South Africans love to complain about Telkom. It’s been a national pastime for years. The customer service problems associated with the fixed-line operator are the stuff of legend — and nightmare.
So, when Telkom’s CEO, Sipho Maseko, steps up to the plate and promises to fix these deep-seated problems, it’s easy to suggest he’s simply spouting empty rhetoric.
But it would be wrong to dismiss him. A palpable change in attitude and approach is sweeping through the corridors at Telkom Towers.
It’s a change born of necessity. Telkom is facing a ruthlessly competitive environment. It has lost the monopoly it once enjoyed. Across most parts of its business — undersea cables, national backhaul infrastructure, metropolitan networks — it is facing intense rivalry for the first time. And in the one area where it still has exclusivity — fixed lines in homes and businesses — it’s come up against growing competition from mobile and wireless operators.
As the resident-led fibre project in the Johannesburg suburb of Parkhurst shows, the first alternative “last mile” fixed-line providers have also started emerging.
Telkom is under enormous pressure to be leaner and meaner. Unless it starts growing its revenues, which have flatlined, more job cuts appear inevitable.
Maseko, who has held the Telkom top job since April last year, admits that he underestimated the extent of consumer unhappiness.
Fixing this must be an urgent priority if Telkom is going to defend its position not only in the retail consumer space, but also in the more lucrative business market, he says.
“Before people become your business customers, they are your consumer customers. If you can’t satisfy them there, when they find solutions on the enterprise side, they will move.”
So, how does he plan to fix it?
For one thing, customer service is being embedded in all employees’ performance contracts for the first time. “It’s an organisational measurement and forms part of how people will be rewarded,” said Maseko.
Chief operating officer Brian Armstrong says Telkom is one year into a three-year programme to ensure customer service is addressed. “There are encouraging signs, but there is still a lot to do.”
The focus in the consumer market is on how people interact with Telkom when buying services or reporting faults. There’s also a focus on making products simpler and easier to understand and addressing the technical challenges consumers face with broadband.
In the business market, the priorities are moving customers away from legacy voice and data products.
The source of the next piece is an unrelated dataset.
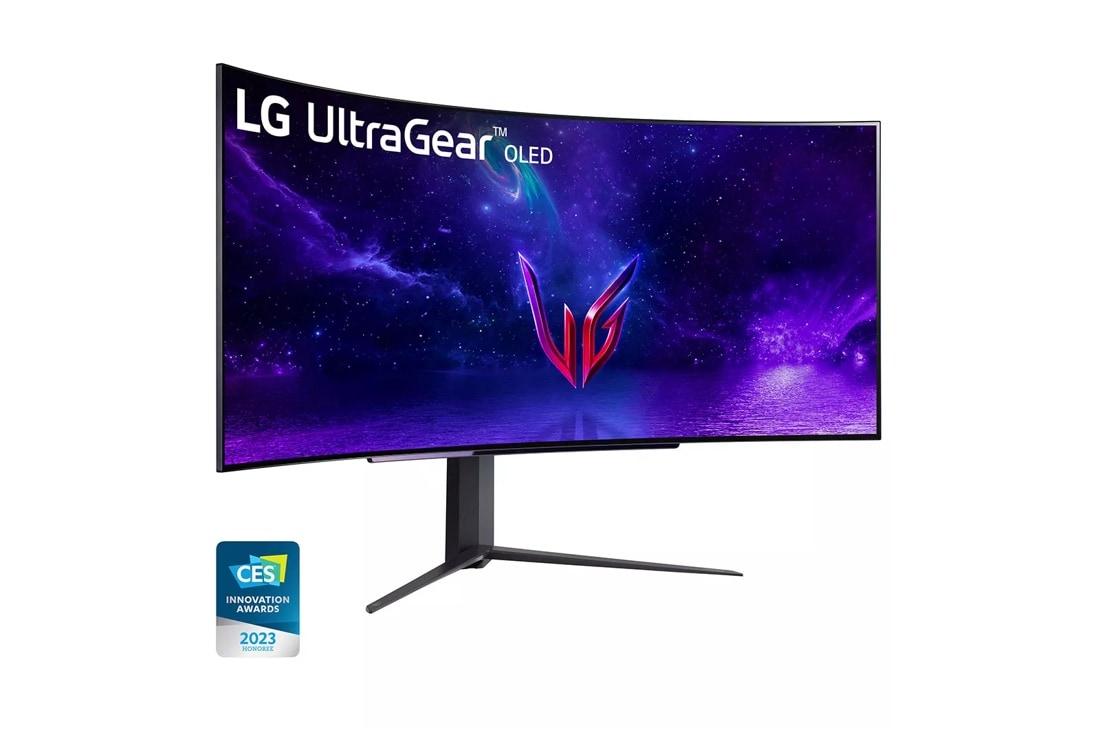 LG UltraGear™ 45 Inch OLED 240Hz Curved Gaming Monitor - 45GR95QE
It’s also focused on providing more complex value-adding services, especially in IT. Its R2,7bn bid to buy services company Business Connexion forms a cornerstone of this plan, although Armstrong says Telkom also intends building aspects of its capabilities in this area organically.
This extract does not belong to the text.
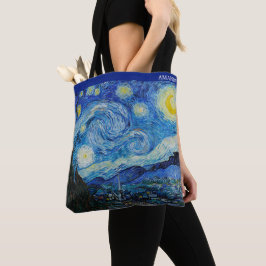 Bolsa Tote The Starry Night by Van Gogh – Customizable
The company seems deadly serious about its objectives. It is using management research tools — based on Net Promoter scores — to determine what people find obnoxious about it and what is driving customer loyalty. It is using this information in fixes it applies.
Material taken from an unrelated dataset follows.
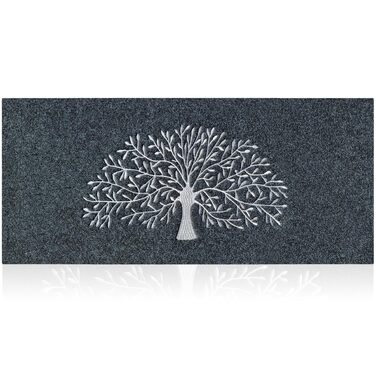 Килимок для дому Baum & Grau Tree of Life: антиковзаюча підкладка, 60x90 см, для входу, коридору, кухні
Somewhat surprisingly, Telkom doesn’t believe that simply chopping prices will make customers react positively. Armstrong says research shows that consumers would continue substituting fixed lines with mobile even if Telkom didn’t hike line rental charges each year.
Instead, he says, the company must focus on positioning fixed lines as a premium product versus mobile alternatives by adding value-added services, especially video-on-demand content, on top of its broadband lines.
Of course, to those customers frustrated by Telkom’s inability to install lines, fix faults timeously or even simply answer its call centre phones, this means little. Fortunately for these customers, Telkom is running out of time. It has no choice but to fix its legendary customer service problem.
Not doing so would be akin to lowering the drawbridge and inviting the competition to invade.